═════ SUPPLIED INFORMATION ═════

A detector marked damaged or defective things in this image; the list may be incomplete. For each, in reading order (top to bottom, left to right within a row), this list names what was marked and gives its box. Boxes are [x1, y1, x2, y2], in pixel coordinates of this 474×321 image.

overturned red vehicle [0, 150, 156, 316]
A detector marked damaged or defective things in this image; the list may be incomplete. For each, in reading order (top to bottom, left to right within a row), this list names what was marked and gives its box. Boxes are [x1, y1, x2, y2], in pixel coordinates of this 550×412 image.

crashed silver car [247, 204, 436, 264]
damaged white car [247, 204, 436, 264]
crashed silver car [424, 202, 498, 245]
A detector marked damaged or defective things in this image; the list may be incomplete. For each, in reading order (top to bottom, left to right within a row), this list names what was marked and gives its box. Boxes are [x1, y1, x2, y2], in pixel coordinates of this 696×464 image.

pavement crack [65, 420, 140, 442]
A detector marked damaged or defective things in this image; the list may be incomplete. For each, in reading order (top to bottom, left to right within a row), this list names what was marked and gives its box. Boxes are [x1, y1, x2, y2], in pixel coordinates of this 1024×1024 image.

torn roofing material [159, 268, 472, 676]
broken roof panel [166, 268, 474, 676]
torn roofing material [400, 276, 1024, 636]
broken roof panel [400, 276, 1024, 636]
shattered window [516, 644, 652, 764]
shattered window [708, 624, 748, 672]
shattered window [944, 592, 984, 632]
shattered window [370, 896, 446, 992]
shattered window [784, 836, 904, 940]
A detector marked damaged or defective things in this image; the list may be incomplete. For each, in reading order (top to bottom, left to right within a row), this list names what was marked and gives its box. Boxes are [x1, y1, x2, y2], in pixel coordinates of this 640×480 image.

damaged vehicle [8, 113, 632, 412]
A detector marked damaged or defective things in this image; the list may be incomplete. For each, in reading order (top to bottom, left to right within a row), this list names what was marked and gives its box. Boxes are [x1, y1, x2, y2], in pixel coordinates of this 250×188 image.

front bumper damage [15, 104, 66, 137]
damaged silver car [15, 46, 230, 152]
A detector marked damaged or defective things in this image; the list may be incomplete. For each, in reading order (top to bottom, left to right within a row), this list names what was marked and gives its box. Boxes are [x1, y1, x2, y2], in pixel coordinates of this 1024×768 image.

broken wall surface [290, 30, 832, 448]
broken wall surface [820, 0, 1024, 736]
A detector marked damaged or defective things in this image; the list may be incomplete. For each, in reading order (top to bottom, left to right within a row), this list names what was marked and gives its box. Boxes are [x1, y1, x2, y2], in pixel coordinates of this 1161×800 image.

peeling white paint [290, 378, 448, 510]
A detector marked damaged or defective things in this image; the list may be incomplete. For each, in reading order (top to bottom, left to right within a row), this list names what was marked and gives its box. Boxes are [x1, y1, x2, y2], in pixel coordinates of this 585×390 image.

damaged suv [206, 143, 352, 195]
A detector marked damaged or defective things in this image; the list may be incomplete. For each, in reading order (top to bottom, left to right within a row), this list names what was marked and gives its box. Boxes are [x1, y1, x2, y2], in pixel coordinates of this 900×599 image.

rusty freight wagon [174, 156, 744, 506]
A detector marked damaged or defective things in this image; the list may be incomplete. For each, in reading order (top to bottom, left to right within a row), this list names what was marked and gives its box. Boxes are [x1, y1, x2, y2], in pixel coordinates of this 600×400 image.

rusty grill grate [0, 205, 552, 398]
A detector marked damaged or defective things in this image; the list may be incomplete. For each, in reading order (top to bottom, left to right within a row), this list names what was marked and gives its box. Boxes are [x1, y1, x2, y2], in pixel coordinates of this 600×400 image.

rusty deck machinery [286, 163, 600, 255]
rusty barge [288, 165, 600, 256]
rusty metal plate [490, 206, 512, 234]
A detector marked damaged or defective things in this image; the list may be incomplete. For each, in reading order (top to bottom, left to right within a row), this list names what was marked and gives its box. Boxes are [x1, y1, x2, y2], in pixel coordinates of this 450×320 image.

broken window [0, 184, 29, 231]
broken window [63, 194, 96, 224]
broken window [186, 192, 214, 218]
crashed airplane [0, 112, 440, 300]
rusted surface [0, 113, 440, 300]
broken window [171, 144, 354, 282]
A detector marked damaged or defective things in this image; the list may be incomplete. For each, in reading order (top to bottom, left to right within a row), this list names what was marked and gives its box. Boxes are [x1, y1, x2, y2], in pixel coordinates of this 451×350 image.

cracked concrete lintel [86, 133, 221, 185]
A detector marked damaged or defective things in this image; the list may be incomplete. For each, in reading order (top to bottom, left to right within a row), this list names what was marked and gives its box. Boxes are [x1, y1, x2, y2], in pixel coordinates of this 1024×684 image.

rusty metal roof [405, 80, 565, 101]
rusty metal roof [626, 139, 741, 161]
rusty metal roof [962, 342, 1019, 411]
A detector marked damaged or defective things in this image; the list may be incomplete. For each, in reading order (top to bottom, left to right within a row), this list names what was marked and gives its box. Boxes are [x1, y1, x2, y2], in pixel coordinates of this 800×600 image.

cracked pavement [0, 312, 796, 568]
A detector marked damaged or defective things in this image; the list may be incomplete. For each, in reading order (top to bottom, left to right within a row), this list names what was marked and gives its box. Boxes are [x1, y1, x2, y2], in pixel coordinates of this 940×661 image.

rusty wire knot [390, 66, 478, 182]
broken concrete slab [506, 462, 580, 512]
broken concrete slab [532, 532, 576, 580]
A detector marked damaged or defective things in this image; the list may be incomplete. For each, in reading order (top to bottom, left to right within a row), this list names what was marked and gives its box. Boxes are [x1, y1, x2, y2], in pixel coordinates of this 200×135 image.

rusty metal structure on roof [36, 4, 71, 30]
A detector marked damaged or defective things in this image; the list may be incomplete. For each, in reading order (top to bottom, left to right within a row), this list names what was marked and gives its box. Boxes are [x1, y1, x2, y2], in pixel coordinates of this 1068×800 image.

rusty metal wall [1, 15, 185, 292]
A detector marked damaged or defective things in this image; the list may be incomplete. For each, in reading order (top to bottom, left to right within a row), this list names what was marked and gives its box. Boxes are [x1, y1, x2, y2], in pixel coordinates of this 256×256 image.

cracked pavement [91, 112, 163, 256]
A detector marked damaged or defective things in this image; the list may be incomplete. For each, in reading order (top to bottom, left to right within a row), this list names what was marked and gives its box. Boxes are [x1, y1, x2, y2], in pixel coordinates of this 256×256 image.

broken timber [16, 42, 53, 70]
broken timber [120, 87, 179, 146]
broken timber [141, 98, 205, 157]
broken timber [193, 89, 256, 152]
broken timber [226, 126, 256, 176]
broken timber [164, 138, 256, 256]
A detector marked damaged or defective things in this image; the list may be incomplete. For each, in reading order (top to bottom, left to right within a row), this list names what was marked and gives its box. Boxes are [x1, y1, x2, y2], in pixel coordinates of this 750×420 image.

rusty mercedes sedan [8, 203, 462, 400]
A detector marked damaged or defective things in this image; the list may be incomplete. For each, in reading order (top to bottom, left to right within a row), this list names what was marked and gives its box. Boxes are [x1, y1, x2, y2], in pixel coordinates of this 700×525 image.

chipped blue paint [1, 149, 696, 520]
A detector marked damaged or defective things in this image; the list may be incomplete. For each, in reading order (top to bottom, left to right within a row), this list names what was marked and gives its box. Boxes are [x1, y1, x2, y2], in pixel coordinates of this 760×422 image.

═════

* WORK REQUIRED
Write out every line of the listing above as a numbered list, skipping the blank lines.

* EXPECTED OUTPUT
1. A detector marked damaged or defective things in this image; the list may be incomplete. For each, in reading order (top to bottom, left to right within a row), this list names what was marked and gives its box. Boxes are [x1, y1, x2, y2], in pixel coordinates of this 474×321 image.
2. overturned red vehicle [0, 150, 156, 316]
3. A detector marked damaged or defective things in this image; the list may be incomplete. For each, in reading order (top to bottom, left to right within a row), this list names what was marked and gives its box. Boxes are [x1, y1, x2, y2], in pixel coordinates of this 550×412 image.
4. crashed silver car [247, 204, 436, 264]
5. damaged white car [247, 204, 436, 264]
6. crashed silver car [424, 202, 498, 245]
7. A detector marked damaged or defective things in this image; the list may be incomplete. For each, in reading order (top to bottom, left to right within a row), this list names what was marked and gives its box. Boxes are [x1, y1, x2, y2], in pixel coordinates of this 696×464 image.
8. pavement crack [65, 420, 140, 442]
9. A detector marked damaged or defective things in this image; the list may be incomplete. For each, in reading order (top to bottom, left to right within a row), this list names what was marked and gives its box. Boxes are [x1, y1, x2, y2], in pixel coordinates of this 1024×1024 image.
10. torn roofing material [159, 268, 472, 676]
11. broken roof panel [166, 268, 474, 676]
12. torn roofing material [400, 276, 1024, 636]
13. broken roof panel [400, 276, 1024, 636]
14. shattered window [516, 644, 652, 764]
15. shattered window [708, 624, 748, 672]
16. shattered window [944, 592, 984, 632]
17. shattered window [370, 896, 446, 992]
18. shattered window [784, 836, 904, 940]
19. A detector marked damaged or defective things in this image; the list may be incomplete. For each, in reading order (top to bottom, left to right within a row), this list names what was marked and gives its box. Boxes are [x1, y1, x2, y2], in pixel coordinates of this 640×480 image.
20. damaged vehicle [8, 113, 632, 412]
21. A detector marked damaged or defective things in this image; the list may be incomplete. For each, in reading order (top to bottom, left to right within a row), this list names what was marked and gives its box. Boxes are [x1, y1, x2, y2], in pixel coordinates of this 250×188 image.
22. front bumper damage [15, 104, 66, 137]
23. damaged silver car [15, 46, 230, 152]
24. A detector marked damaged or defective things in this image; the list may be incomplete. For each, in reading order (top to bottom, left to right within a row), this list names what was marked and gives its box. Boxes are [x1, y1, x2, y2], in pixel coordinates of this 1024×768 image.
25. broken wall surface [290, 30, 832, 448]
26. broken wall surface [820, 0, 1024, 736]
27. A detector marked damaged or defective things in this image; the list may be incomplete. For each, in reading order (top to bottom, left to right within a row), this list names what was marked and gives its box. Boxes are [x1, y1, x2, y2], in pixel coordinates of this 1161×800 image.
28. peeling white paint [290, 378, 448, 510]
29. A detector marked damaged or defective things in this image; the list may be incomplete. For each, in reading order (top to bottom, left to right within a row), this list names what was marked and gives its box. Boxes are [x1, y1, x2, y2], in pixel coordinates of this 585×390 image.
30. damaged suv [206, 143, 352, 195]
31. A detector marked damaged or defective things in this image; the list may be incomplete. For each, in reading order (top to bottom, left to right within a row), this list names what was marked and gives its box. Boxes are [x1, y1, x2, y2], in pixel coordinates of this 900×599 image.
32. rusty freight wagon [174, 156, 744, 506]
33. A detector marked damaged or defective things in this image; the list may be incomplete. For each, in reading order (top to bottom, left to right within a row), this list names what was marked and gives its box. Boxes are [x1, y1, x2, y2], in pixel coordinates of this 600×400 image.
34. rusty grill grate [0, 205, 552, 398]
35. A detector marked damaged or defective things in this image; the list may be incomplete. For each, in reading order (top to bottom, left to right within a row), this list names what was marked and gives its box. Boxes are [x1, y1, x2, y2], in pixel coordinates of this 600×400 image.
36. rusty deck machinery [286, 163, 600, 255]
37. rusty barge [288, 165, 600, 256]
38. rusty metal plate [490, 206, 512, 234]
39. A detector marked damaged or defective things in this image; the list may be incomplete. For each, in reading order (top to bottom, left to right within a row), this list names what was marked and gives its box. Boxes are [x1, y1, x2, y2], in pixel coordinates of this 450×320 image.
40. broken window [0, 184, 29, 231]
41. broken window [63, 194, 96, 224]
42. broken window [186, 192, 214, 218]
43. crashed airplane [0, 112, 440, 300]
44. rusted surface [0, 113, 440, 300]
45. broken window [171, 144, 354, 282]
46. A detector marked damaged or defective things in this image; the list may be incomplete. For each, in reading order (top to bottom, left to right within a row), this list names what was marked and gives its box. Boxes are [x1, y1, x2, y2], in pixel coordinates of this 451×350 image.
47. cracked concrete lintel [86, 133, 221, 185]
48. A detector marked damaged or defective things in this image; the list may be incomplete. For each, in reading order (top to bottom, left to right within a row), this list names what was marked and gives its box. Boxes are [x1, y1, x2, y2], in pixel coordinates of this 1024×684 image.
49. rusty metal roof [405, 80, 565, 101]
50. rusty metal roof [626, 139, 741, 161]
51. rusty metal roof [962, 342, 1019, 411]
52. A detector marked damaged or defective things in this image; the list may be incomplete. For each, in reading order (top to bottom, left to right within a row), this list names what was marked and gives its box. Boxes are [x1, y1, x2, y2], in pixel coordinates of this 800×600 image.
53. cracked pavement [0, 312, 796, 568]
54. A detector marked damaged or defective things in this image; the list may be incomplete. For each, in reading order (top to bottom, left to right within a row), this list names what was marked and gives its box. Boxes are [x1, y1, x2, y2], in pixel coordinates of this 940×661 image.
55. rusty wire knot [390, 66, 478, 182]
56. broken concrete slab [506, 462, 580, 512]
57. broken concrete slab [532, 532, 576, 580]
58. A detector marked damaged or defective things in this image; the list may be incomplete. For each, in reading order (top to bottom, left to right within a row), this list names what was marked and gives its box. Boxes are [x1, y1, x2, y2], in pixel coordinates of this 200×135 image.
59. rusty metal structure on roof [36, 4, 71, 30]
60. A detector marked damaged or defective things in this image; the list may be incomplete. For each, in reading order (top to bottom, left to right within a row), this list names what was marked and gives its box. Boxes are [x1, y1, x2, y2], in pixel coordinates of this 1068×800 image.
61. rusty metal wall [1, 15, 185, 292]
62. A detector marked damaged or defective things in this image; the list may be incomplete. For each, in reading order (top to bottom, left to right within a row), this list names what was marked and gives its box. Boxes are [x1, y1, x2, y2], in pixel coordinates of this 256×256 image.
63. cracked pavement [91, 112, 163, 256]
64. A detector marked damaged or defective things in this image; the list may be incomplete. For each, in reading order (top to bottom, left to right within a row), this list names what was marked and gives its box. Boxes are [x1, y1, x2, y2], in pixel coordinates of this 256×256 image.
65. broken timber [16, 42, 53, 70]
66. broken timber [120, 87, 179, 146]
67. broken timber [141, 98, 205, 157]
68. broken timber [193, 89, 256, 152]
69. broken timber [226, 126, 256, 176]
70. broken timber [164, 138, 256, 256]
71. A detector marked damaged or defective things in this image; the list may be incomplete. For each, in reading order (top to bottom, left to right within a row), this list names what was marked and gives its box. Boxes are [x1, y1, x2, y2], in pixel coordinates of this 750×420 image.
72. rusty mercedes sedan [8, 203, 462, 400]
73. A detector marked damaged or defective things in this image; the list may be incomplete. For each, in reading order (top to bottom, left to right within a row), this list names what was marked and gives its box. Boxes are [x1, y1, x2, y2], in pixel coordinates of this 700×525 image.
74. chipped blue paint [1, 149, 696, 520]
75. A detector marked damaged or defective things in this image; the list may be incomplete. For each, in reading order (top to bottom, left to right within a row), this list names what was marked and gives its box. Boxes are [x1, y1, x2, y2], in pixel coordinates of this 760×422 image.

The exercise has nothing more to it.